赵大锤这下更恼了,心说这小狗日的,真是哪壶不开提哪壶,竟然也敢揭老子的短,看老子不收拾你!他撸胳膊卷袖子的架式活像个恶狗要扑食,三狗子一看他要动真的,撒开丫子就跑,一边跑一边扭头喊道:老杂种,等过十年小爷爷再跟你斗!”

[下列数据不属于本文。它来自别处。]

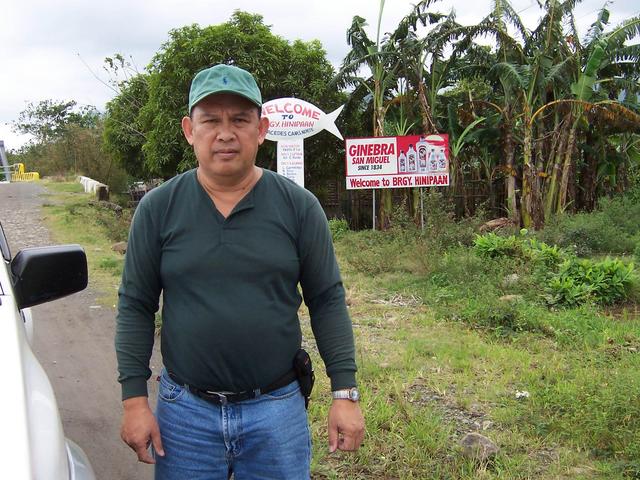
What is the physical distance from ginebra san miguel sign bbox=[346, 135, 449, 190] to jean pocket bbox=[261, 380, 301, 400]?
11625mm

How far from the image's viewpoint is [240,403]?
6.51ft

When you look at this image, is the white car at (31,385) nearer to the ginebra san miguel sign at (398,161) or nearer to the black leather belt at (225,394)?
the black leather belt at (225,394)

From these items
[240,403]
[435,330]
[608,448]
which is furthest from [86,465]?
[435,330]

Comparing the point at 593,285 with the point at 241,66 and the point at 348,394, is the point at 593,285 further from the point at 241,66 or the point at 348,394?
the point at 241,66

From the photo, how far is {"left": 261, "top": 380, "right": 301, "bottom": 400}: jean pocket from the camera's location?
201cm

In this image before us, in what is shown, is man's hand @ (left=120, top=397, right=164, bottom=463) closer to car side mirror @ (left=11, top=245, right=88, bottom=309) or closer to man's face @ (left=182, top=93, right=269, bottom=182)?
car side mirror @ (left=11, top=245, right=88, bottom=309)

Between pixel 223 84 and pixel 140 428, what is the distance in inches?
44.9

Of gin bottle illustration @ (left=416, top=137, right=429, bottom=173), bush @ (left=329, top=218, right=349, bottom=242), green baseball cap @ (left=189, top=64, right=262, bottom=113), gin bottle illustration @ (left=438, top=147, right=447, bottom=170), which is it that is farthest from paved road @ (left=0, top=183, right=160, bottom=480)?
gin bottle illustration @ (left=438, top=147, right=447, bottom=170)

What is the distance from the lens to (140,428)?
1988 millimetres

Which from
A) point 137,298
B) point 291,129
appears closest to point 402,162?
point 291,129

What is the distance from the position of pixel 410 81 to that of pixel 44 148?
111ft

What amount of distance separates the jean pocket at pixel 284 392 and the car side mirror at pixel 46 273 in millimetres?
883

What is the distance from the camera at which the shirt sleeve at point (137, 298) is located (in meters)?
1.99

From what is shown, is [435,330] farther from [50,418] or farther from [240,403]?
[50,418]
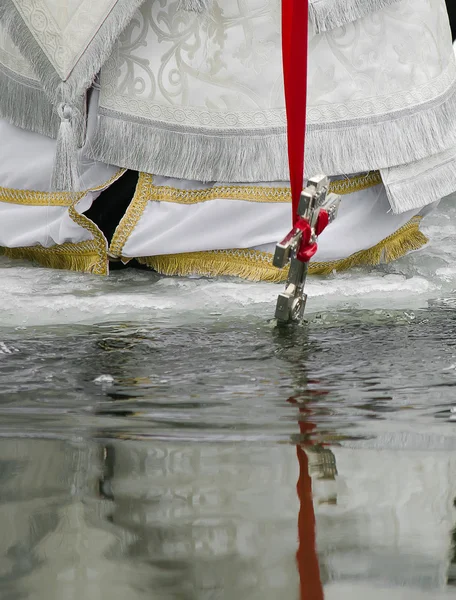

三狗子呼哧呼哧跑回了家,把院里的小板凳和鸡食槽子踢得满地转。他娘一见拿个笤帚疙瘩就冲了过来:你撞见鬼了啊?发什么邪火,闹得家里七神不坐,六神不安的!”“七神不坐,六神不安也是被你搅的!”三狗子瓮声瓮气恶狠狠地冲着他娘大吼。
三狗子他娘近来喜欢骂人,是受了西屋娘娘的煽惑。西屋娘娘对她说:怕赵大年打你,明的不行就来暗的,你就不会比鸡骂狗?这天底下只有拾银钱的,哪有拾胡疙嗒的(胡疙嗒,指骂人的话)。只要你不指名道姓,她阿黄娘,还不是哑巴吃黄连?”
三狗子他娘对西屋娘娘的话是言听计从。西屋娘娘也像个搅屎棍一样从中添油加醋。说赵大年每次去堂屋,她都看得一清二楚。不过话又说回来了,一个巴掌拍不响。常言说,篱笆扎的紧,野狗钻不进。”常言又说了“母鸡不嗒声,公鸡不跳墙!”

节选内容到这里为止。